First, We Had it… But We Lost It
Throughout the history of home building in the U.S. there are many examples of building homes in factories. But, because the onsite method of building has had such a long time to grow and establish itself, it has become the ingrained way to build. The entire support industry; tooling, materials, and now software supports building onsite. However, we can’t continue to do it that way. As an industry, we know building onsite isn’t sustainable going forward. Today, large production home builders to small custom home builders are researching off-site construction.
There are several building systems that exist today. These include concrete panels, open panel wood construction, closed panel construction, and modular construction. Each of these building methods offers some way to take advantage of concentrating construction of components or modules for many homes in one location off-site and then transporting the factory built components to the home site for final installation/assembly.
Modular bungalows were available in the early 19th century. Henry Manning, a London carpenter, produced the Portable Cottage in 1837 for export to Australia. The California Gold Rush of 1848 saw imports of prefabricated houses from Britain, Sweden and China arrive to house the 49ers. When there was a need for homes but labor wasn’t available or locations were remote, modular construction has stepped in. Off-site modular construction has been available and used for almost 200 years. But, when labor becomes plentiful and resources are cheap, the industry does what is easy for it. It builds homes onsite.
Second, Panelized Construction is a Step in the Evolutionary Path of Home Building
One of the off-site building systems is panelized construction. It has found favor with many production builders that are trying to dip their toes into off-site construction. This is probably because it is the off-site building method that changes their home building processes the least. Adopting a new way to build is hard. Many changes have to take place to adopt a better way to build. Just like with changes to improve your personal life, the pain of staying (old methods) has to become greater than the pain of moving to a better method or the change doesn’t occur.
The limitation of panels is that they only speed up one small part of the onsite construction process, the framing part. After that, everything else still has to be done onsite. All the trades and subcontractors are still being scheduled and still working in the weather. Materials are still being delivered to each and every remote home site. While building with panels is better, it is only incrementally better.

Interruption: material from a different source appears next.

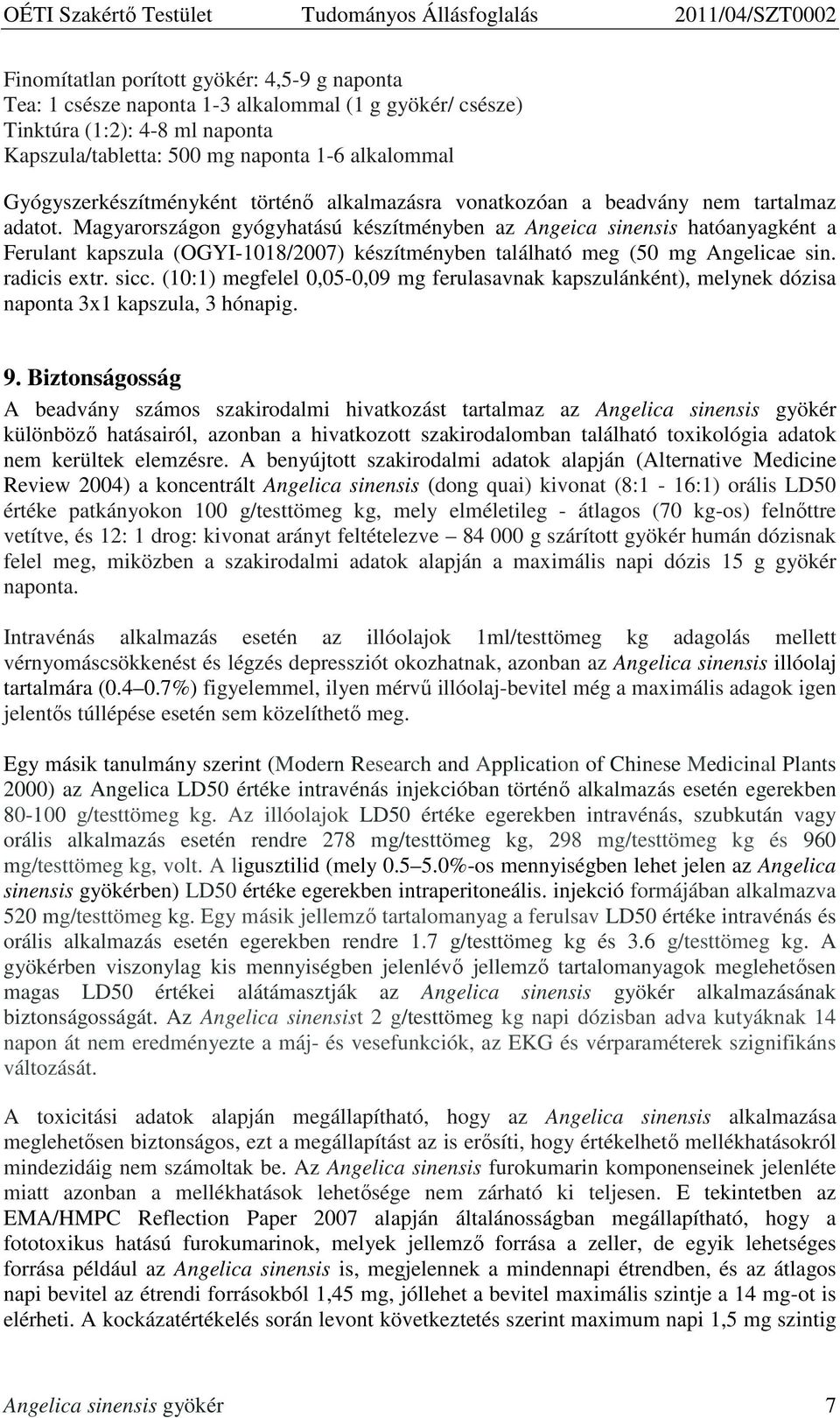 Magyarországon gyógyhatású készítményben az Angeica sinensis hatóanyagként a Ferulant kapszula (OGYI-1018/2007) készítményben található meg (50 mg Angelicae sin. radicis extr. sicc.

For the construction industry, panelized construction’s evolutionary path is to keep the panels in the factory and further assemble them into larger modules. In the factory, these panels can be placed on floor systems and have roofs/ceilings installed. Once that is done, all the trades can work under one roof to complete these modules to a much higher level of finish. Trained workers can install insulation, drywall, flooring, trim, cabinets, tile, etc. All this is done underroof and in a controlled factory environment. Instead of delivering 50 – 80 panels to a site for assembly (and that still requires full finishing) as few as 2 or 4 modules can be delivered that are substantially complete.
Third, the Construction Industry always does the right thing…but only after exhausting every other option
The construction industry is quickly coming to a crisis. It is one of the few modern industries in which productivity has remained flat (or even decreased slightly) over the last 50 years. Even with the invention of nail guns versus hammers and the proliferation of just about every battery operated tool imaginable, the industry just can’t seem to build better homes faster.
The great recession changed the labor market and there just aren’t enough workers entering the construction trade. Trade schools aren’t keeping up. To entice higher skilled workers, contractors have to pay more. When it costs more to build a home, those costs get passed on to home buyers. The cost of building a new home keeps going up making homes less affordable. The answer has been here for almost 200 years. The Advanced Modular Off-Site Solution (AMOSS) is the way forward for home building. It just makes sense!